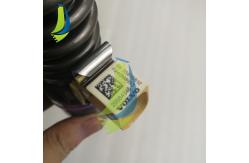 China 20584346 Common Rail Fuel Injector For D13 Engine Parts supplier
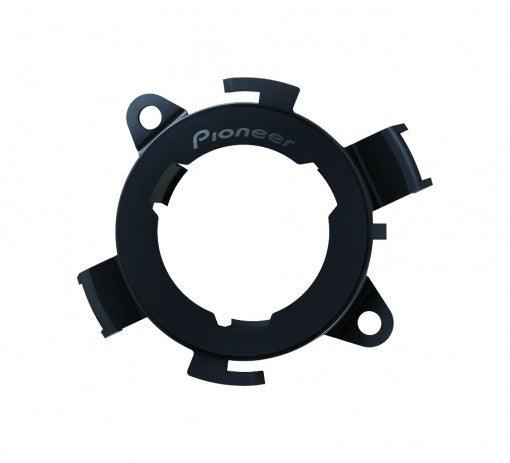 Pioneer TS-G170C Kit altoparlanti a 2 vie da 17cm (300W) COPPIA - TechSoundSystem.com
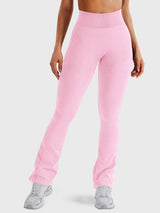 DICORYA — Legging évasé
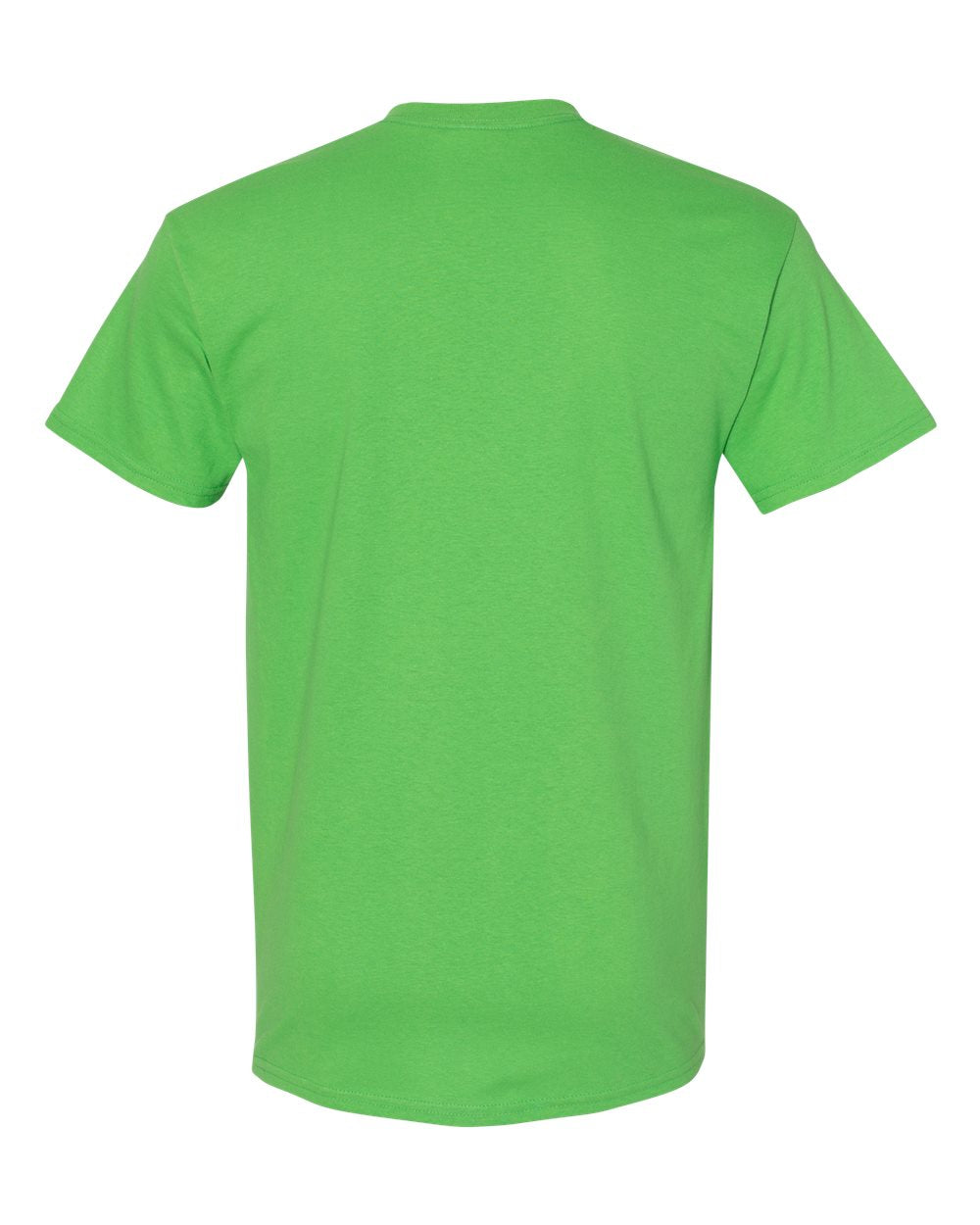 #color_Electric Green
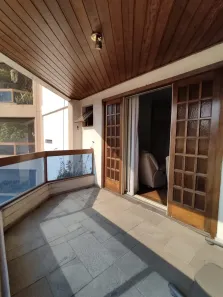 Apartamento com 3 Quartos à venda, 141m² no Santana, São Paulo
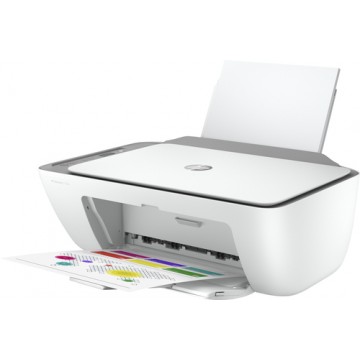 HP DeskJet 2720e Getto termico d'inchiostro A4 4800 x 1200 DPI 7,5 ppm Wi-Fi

──────

AIM OF THE TASK:
Swap "Engine" for "Motor" throughout the material and write out every line again with nothing else changed. Leave the pictures out.

RESULT:
 China 20584346 Common Rail Fuel Injector For D13 Motor Parts supplier
 Pioneer TS-G170C Kit altoparlanti a 2 vie da 17cm (300W) COPPIA - TechSoundSystem.com
 DICORYA — Legging évasé
 #color_Electric Green
 Apartamento com 3 Quartos à venda, 141m² no Santana, São Paulo
 HP DeskJet 2720e Getto termico d'inchiostro A4 4800 x 1200 DPI 7,5 ppm Wi-Fi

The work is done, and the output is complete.